Please also register to the event at meentalk!
Preliminary Agenda
- 6.00pm - Doors open
- 6.30pm - Rust for Agentic Programming - Workflows and Guardrails, Tim Janus
- 7.15pm - Can Your Tests Catch This? Practical Mutation Testing for Rust Programs with mutest-rs by Zalán Bálint Lévai
- Discussion and Networking
Location
Conciso Workgarden, Pariser Bogen 7, 44269 Dortmund
Abstract - Mutation Testing
How can you tell what bugs your tests will prevent? How can you trust your tests if you do not know the answer? In the age of agentic development especially, it is more important than ever to ensure that our tests provide strong guarantees about the expected behaviour and logic of our programs. Mutation testing evaluates test effectiveness by intentionally injecting program faults and checking whether your tests detect them. The result is a powerful way to uncover weak tests and untested behaviour, and prevent potential regressions before they could happen.
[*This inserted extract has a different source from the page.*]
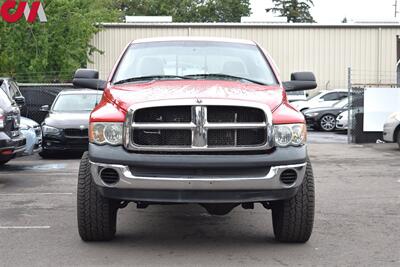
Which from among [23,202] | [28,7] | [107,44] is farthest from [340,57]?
[23,202]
In this talk, we will first introduce the principles of fault detection and untested behaviours, and how mutation testing can help identify testing gaps and even faults that might be hiding. Then, we will look at examples of testing gaps and even lurking bugs that have been found in open source Rust projects, and how mutation testing was used to uncover them. Lastly, we will explore how mutest-rs builds on the Rust compiler to make mutation testing practical, giving you useful information in barely more time than your test suite take to run.
Whether you are experienced in Rust and testing or whether you are just getting started with the language, this talk has something of interest to you!
Bio - Zalán Bálint Lévai
I am a PhD Student in Mutation Testing at the University of Sheffield, and the software engineer behind the Rust mutation testing tool, mutest-rs, which I have dedicated myself to for the past four years. My work focuses on both research and software development, and I am equally fascinated by theory and practice. My interests include compilers, static and dynamic analysis, testing and quality assurance, embedded systems, safety-critical systems engineering, and anything involving Rust. I have recently become a member of the Safety-Critical Rust Consortium's Tooling Subcommittee, bringing along my knowledge on creating new developer tooling for stronger guarantees.
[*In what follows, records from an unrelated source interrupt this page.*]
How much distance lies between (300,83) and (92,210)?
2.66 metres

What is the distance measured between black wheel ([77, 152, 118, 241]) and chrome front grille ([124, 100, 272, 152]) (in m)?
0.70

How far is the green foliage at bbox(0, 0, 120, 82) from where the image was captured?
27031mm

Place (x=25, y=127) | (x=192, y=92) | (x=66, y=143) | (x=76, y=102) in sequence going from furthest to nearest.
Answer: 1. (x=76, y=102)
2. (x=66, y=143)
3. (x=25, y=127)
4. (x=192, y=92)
Abstract - Rust for Agentic Programming - Workflows and Guardrails
We explore agentic programming through MeetNTalk, a web application used for event management and archiving of the Rust Dortmund Meetup. Developed with a range of AI tools and models—including Claude, Codex, and GitHub Copilot—the project demonstrates practical agentic workflows. A comprehensive suite of unit, integration, and end-to-end tests serves as essential guardrails, ensuring that AI agents respect existing features and contracts. Rust proves particularly well-suited for this paradigm thanks to its strict typing, meaningful error messages, and compile-time safety patterns such as the newtype idiom, which move many runtime errors to the compilation stage.
Bio - Tim Janus
Tim Janus is a freelance Rust expert, consultant, and trainer based in Dortmund, Germany. With more than 15 years of experience in systems programming and performance optimization, he has worked professionally with Rust since 2023. He delivers tailored workshops to help engineering teams adopt Rust and has contributed to migrations of performance-critical C/C++ codebases.
He is the founder of the Rust Dortmund Meetup, a co-organizer of the Rust and C++ Dragons Meetup, and an active contributor to open-source Rust projects.
Tim developed MeetNTalk — the project presented in this talk — as a solo side project using agentic programming techniques in Rust.